Traceback (most recent call last):
  File "test.py", line 8, in <module>
    df = pd.read_csv('test.batch.csv')
  File "/home/mahmood/.local/lib/python3.8/site-packages/pandas/io/parsers.py", line 610, in read_csv
    return _read(filepath_or_buffer, kwds)
  File "/home/mahmood/.local/lib/python3.8/site-packages/pandas/io/parsers.py", line 468, in _read
    return parser.read(nrows)
  File "/home/mahmood/.local/lib/python3.8/site-packages/pandas/io/parsers.py", line 1057, in read
    index, columns, col_dict = self._engine.read(nrows)
  File "/home/mahmood/.local/lib/python3.8/site-packages/pandas/io/parsers.py", line 2061, in read
    data = self._reader.read(nrows)
  File "pandas/_libs/parsers.pyx", line 756, in pandas._libs.parsers.TextReader.read
  File "pandas/_libs/parsers.pyx", line 771, in pandas._libs.parsers.TextReader._read_low_memory
  File "pandas/_libs/parsers.pyx", line 827, in pandas._libs.parsers.TextReader._read_rows
  File "pandas/_libs/parsers.pyx", line 814, in pandas._libs.parsers.TextReader._tokenize_rows
  File "pandas/_libs/parsers.pyx", line 1951, in pandas._libs.parsers.raise_parser_error
pandas.errors.ParserError: Error tokenizing data. C error: Expected 2 fields in line 7, saw 4

I know the file is not properly formatted for read_csv(), so I would like to know if there is any other read function to use like that. Any idea about that?

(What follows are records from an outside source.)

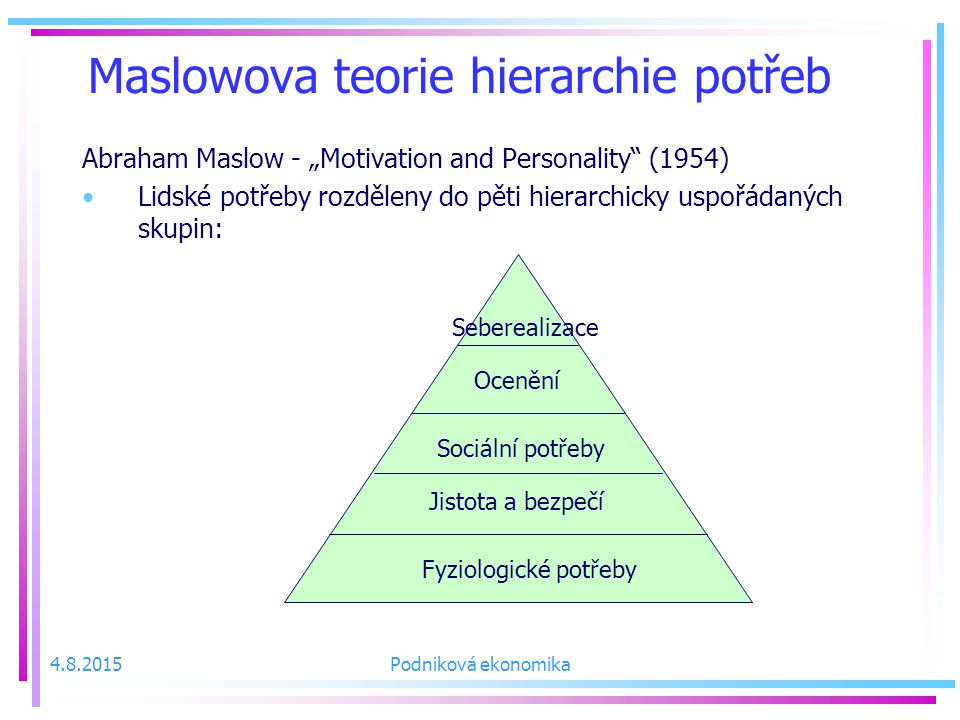 """Maslowova teorie hierarchie potřeb Abraham Maslow - """"Motivation and Personality (1954) Lidské potřeby rozděleny do pěti hierarchicky uspořádaných skupin: Fyziologické potřeby Jistota a bezpečí Sociální potřeby Ocenění Seberealizace 4.8.2015Podniková ekonomika"""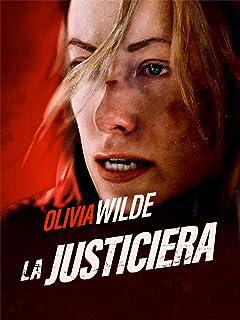 La justiciera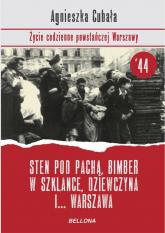 Sten pod pachą, bimber w szklance. Życie codzienne powstańczej Warszawy - Agnieszka Cubała | mała okładka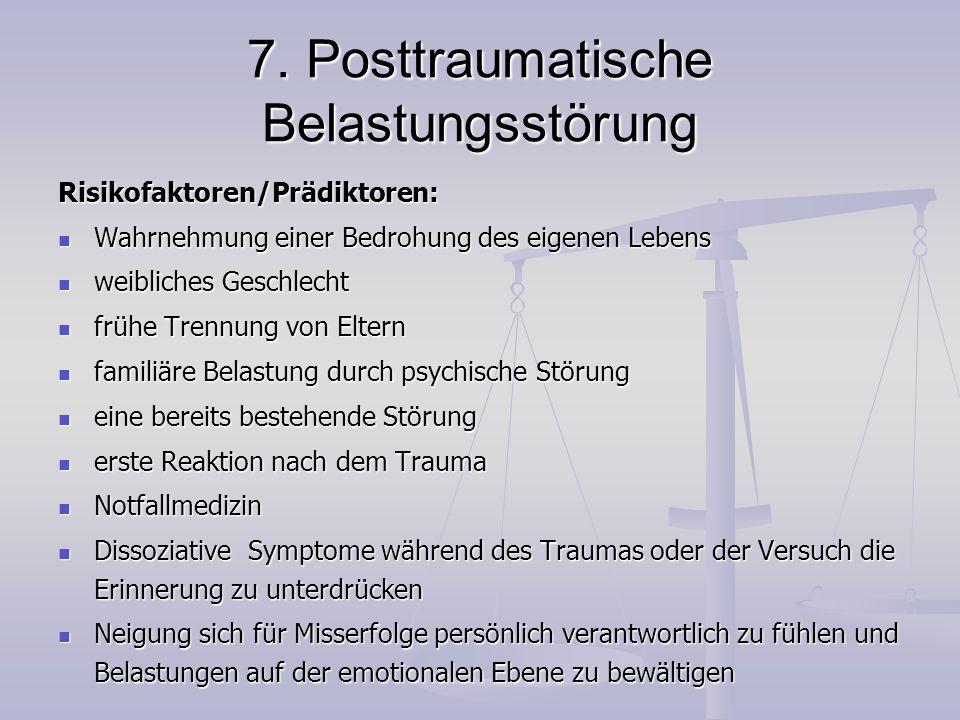 7. Posttraumatische Belastungsstörung Risikofaktoren/Prädiktoren: Wahrnehmung einer Bedrohung des eigenen Lebens Wahrnehmung einer Bedrohung des eigen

CodePudding user response：

My idea is to start from an empty intermediate dictionary.

Then read a single line from the input file (the key) and following 4 lines as the value and add them to the dictionary.

The final step is to "map" this dictionary, using a dictionary comprehension, changing each (string) value into a DataFrame.

To do it, you can use read_csv, passing the value of the current key as the source content.

So the source code can be e.g.:

wrk = {}
with open('Input.csv') as fp:
    while True:
        cnt1  = 1
        line = fp.readline()
        if not line:
            break
        key = line.strip()
        txt = [ fp.readline().strip() for i in range(4) ]
        txt = '\n'.join(txt)
        wrk[key] = txt
result = { k: pd.read_csv(io.StringIO(v), index_col=[0]) for k, v in wrk.items() }

Note however a side effect, resulting from how read_csv works:

If column names are not unique then Pandas adds a dot and consecutive numbers to such "repeating" columns.

So e.g. the content of K2 key in result is:

    Value  Value.1  Value.2
M1      4        6        3
M2      7        3        4
M3     10        2        6

Or maybe actual column names in each input "section" are not the same?

To sum up, at least this code allows you to circumvent the limitation concerning same number of columns while reading a single DataFrame.